— BEGIN DATA FOR THIS EXERCISE —
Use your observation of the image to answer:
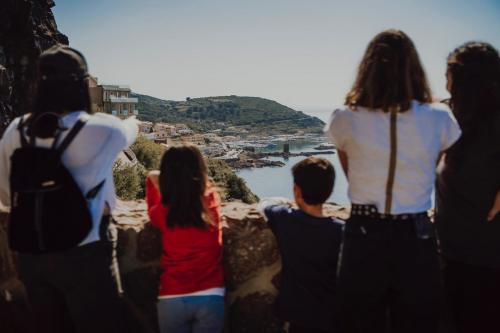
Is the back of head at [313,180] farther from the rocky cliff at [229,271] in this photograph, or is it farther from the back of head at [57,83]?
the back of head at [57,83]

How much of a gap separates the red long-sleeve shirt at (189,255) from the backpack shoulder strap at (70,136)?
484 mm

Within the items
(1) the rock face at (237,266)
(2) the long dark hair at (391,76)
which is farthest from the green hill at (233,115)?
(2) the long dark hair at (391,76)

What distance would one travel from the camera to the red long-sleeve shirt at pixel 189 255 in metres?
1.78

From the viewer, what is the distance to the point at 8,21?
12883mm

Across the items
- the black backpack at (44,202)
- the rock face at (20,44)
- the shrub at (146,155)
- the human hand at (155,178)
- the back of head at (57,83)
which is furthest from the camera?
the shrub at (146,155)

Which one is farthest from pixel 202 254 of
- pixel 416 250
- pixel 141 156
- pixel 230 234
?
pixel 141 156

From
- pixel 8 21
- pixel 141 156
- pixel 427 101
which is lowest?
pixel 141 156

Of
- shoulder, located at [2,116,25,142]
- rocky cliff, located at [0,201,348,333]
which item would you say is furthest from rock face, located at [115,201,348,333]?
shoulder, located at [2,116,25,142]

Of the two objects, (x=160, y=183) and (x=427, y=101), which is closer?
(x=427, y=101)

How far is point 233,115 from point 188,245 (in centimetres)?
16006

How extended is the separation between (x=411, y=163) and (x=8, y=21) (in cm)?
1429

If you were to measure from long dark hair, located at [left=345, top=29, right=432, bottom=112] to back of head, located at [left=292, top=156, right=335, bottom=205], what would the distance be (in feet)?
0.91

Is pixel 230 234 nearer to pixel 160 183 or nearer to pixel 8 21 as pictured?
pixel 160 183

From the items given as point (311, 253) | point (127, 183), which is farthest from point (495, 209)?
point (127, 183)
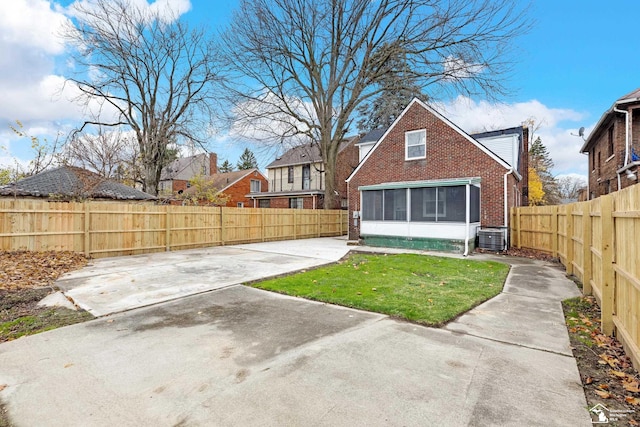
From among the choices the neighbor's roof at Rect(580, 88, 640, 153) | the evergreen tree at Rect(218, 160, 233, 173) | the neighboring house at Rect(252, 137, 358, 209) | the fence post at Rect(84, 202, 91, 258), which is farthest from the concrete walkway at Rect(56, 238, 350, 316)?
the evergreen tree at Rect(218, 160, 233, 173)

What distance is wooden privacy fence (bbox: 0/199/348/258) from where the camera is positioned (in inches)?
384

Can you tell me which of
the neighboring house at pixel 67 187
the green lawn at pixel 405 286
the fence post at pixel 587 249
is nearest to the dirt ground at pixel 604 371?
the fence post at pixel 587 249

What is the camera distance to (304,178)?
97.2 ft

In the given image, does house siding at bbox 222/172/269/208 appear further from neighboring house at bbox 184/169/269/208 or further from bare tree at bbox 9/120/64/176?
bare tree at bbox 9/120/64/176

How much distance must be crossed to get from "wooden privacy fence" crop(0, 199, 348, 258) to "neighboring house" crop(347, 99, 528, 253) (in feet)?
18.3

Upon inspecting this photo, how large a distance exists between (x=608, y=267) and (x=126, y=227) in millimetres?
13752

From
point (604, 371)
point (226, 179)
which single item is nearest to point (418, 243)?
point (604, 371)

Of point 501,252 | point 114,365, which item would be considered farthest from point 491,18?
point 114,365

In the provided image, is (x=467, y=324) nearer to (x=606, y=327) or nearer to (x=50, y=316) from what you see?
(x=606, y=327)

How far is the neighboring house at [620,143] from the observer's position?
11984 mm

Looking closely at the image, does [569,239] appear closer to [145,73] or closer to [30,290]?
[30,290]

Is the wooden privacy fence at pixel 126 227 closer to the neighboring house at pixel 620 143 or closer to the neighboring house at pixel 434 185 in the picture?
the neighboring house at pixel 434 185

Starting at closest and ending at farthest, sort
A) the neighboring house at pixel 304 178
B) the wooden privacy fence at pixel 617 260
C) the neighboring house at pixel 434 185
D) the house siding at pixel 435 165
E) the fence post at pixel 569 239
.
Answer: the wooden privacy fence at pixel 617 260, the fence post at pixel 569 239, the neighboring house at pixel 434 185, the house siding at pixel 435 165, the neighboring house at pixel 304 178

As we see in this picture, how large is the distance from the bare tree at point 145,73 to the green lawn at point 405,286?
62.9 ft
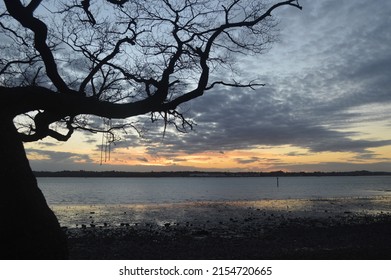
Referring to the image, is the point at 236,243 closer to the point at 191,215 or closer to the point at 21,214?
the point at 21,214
— END DATA FOR THIS EXERCISE —
Revise all the material above so that "backpack" becomes "rucksack" wherever it occurs, with nothing else changed. Omit the pictures from your version.

Use your observation of the image to answer:
Is the back of head at [313,180] farther from the rocky cliff at [229,271] in this photograph, or is it farther from the back of head at [57,83]?
the back of head at [57,83]

How much of a gap separates the red long-sleeve shirt at (189,255) from the rucksack shoulder strap at (70,136)?
484 mm

Within the items
(1) the rock face at (237,266)
(2) the long dark hair at (391,76)
which is farthest from the green hill at (233,115)?
(2) the long dark hair at (391,76)

What distance would one travel from the camera to the red long-sleeve shirt at pixel 189 255 in metres?
1.78

From the viewer, what is the distance to the point at 8,21?
12883mm

Across the items
- the black rucksack at (44,202)
- the rock face at (20,44)
- the shrub at (146,155)
- the human hand at (155,178)
- the back of head at (57,83)
which is furthest from the camera?
the shrub at (146,155)

Which one is farthest from pixel 202 254 of
- pixel 416 250
- pixel 141 156
- pixel 230 234
?
pixel 141 156

From
- pixel 8 21
- pixel 141 156
- pixel 427 101
which is lowest?
pixel 141 156

Of
- shoulder, located at [2,116,25,142]
- rocky cliff, located at [0,201,348,333]
which item would you say is furthest from rock face, located at [115,201,348,333]?
shoulder, located at [2,116,25,142]

Of the two objects, (x=160, y=183) and (x=427, y=101), which is closer?
(x=427, y=101)

How far is point 233,115 from point 188,245 (in centimetres)?
16006

How extended is the separation between (x=411, y=163) and (x=8, y=21) (in cm)?
1429

If you were to measure from long dark hair, located at [left=345, top=29, right=432, bottom=112] to back of head, located at [left=292, top=156, right=335, bottom=205], what would the distance be (in feet)?
0.91

Is pixel 230 234 nearer to pixel 160 183 or nearer to pixel 8 21 as pictured?
pixel 160 183

From the items given as point (311, 253) | point (127, 183), which is farthest from point (495, 209)?
point (127, 183)
From among the choices the neighbor's roof at Rect(580, 88, 640, 153) | the evergreen tree at Rect(218, 160, 233, 173) | the neighboring house at Rect(252, 137, 358, 209) | the fence post at Rect(84, 202, 91, 258), which is farthest from the concrete walkway at Rect(56, 238, 350, 316)?
the evergreen tree at Rect(218, 160, 233, 173)

What distance is wooden privacy fence (bbox: 0/199/348/258) from where the camera is positioned (in inches)?
384

Can you tell me which of
the neighboring house at pixel 67 187
the green lawn at pixel 405 286
the fence post at pixel 587 249
is nearest to the dirt ground at pixel 604 371?
the fence post at pixel 587 249

What is the camera distance to (304,178)?
97.2 ft

In the given image, does house siding at bbox 222/172/269/208 appear further from neighboring house at bbox 184/169/269/208 or further from bare tree at bbox 9/120/64/176?
bare tree at bbox 9/120/64/176

How much distance must be crossed to get from "wooden privacy fence" crop(0, 199, 348, 258) to "neighboring house" crop(347, 99, 528, 253) (in feet)?
18.3

Upon inspecting this photo, how large a distance exists between (x=608, y=267) and (x=126, y=227) in millimetres?
13752

From
point (604, 371)
point (226, 179)
which single item is nearest to point (418, 243)?
point (604, 371)

Of point 501,252 | point 114,365, which item would be considered farthest from point 491,18?
point 114,365

In the provided image, is (x=467, y=324) nearer to (x=606, y=327) or nearer to (x=50, y=316) from what you see?
(x=606, y=327)

How far is the neighboring house at [620,143] from the observer's position?
11984 mm

Looking closely at the image, does [569,239] appear closer to [145,73] or closer to [30,290]?
[30,290]

Is the wooden privacy fence at pixel 126 227 closer to the neighboring house at pixel 620 143 or closer to the neighboring house at pixel 434 185 in the picture?
the neighboring house at pixel 434 185

Starting at closest and ending at farthest, sort
A) the neighboring house at pixel 304 178
B) the wooden privacy fence at pixel 617 260
C) the neighboring house at pixel 434 185
D) the house siding at pixel 435 165
E) the fence post at pixel 569 239
.
Answer: the wooden privacy fence at pixel 617 260, the fence post at pixel 569 239, the neighboring house at pixel 434 185, the house siding at pixel 435 165, the neighboring house at pixel 304 178

As we see in this picture, how large is the distance from the bare tree at point 145,73 to the green lawn at point 405,286?
62.9 ft
Referring to the image, is the point at 236,243 closer to the point at 191,215 or closer to the point at 21,214?
the point at 21,214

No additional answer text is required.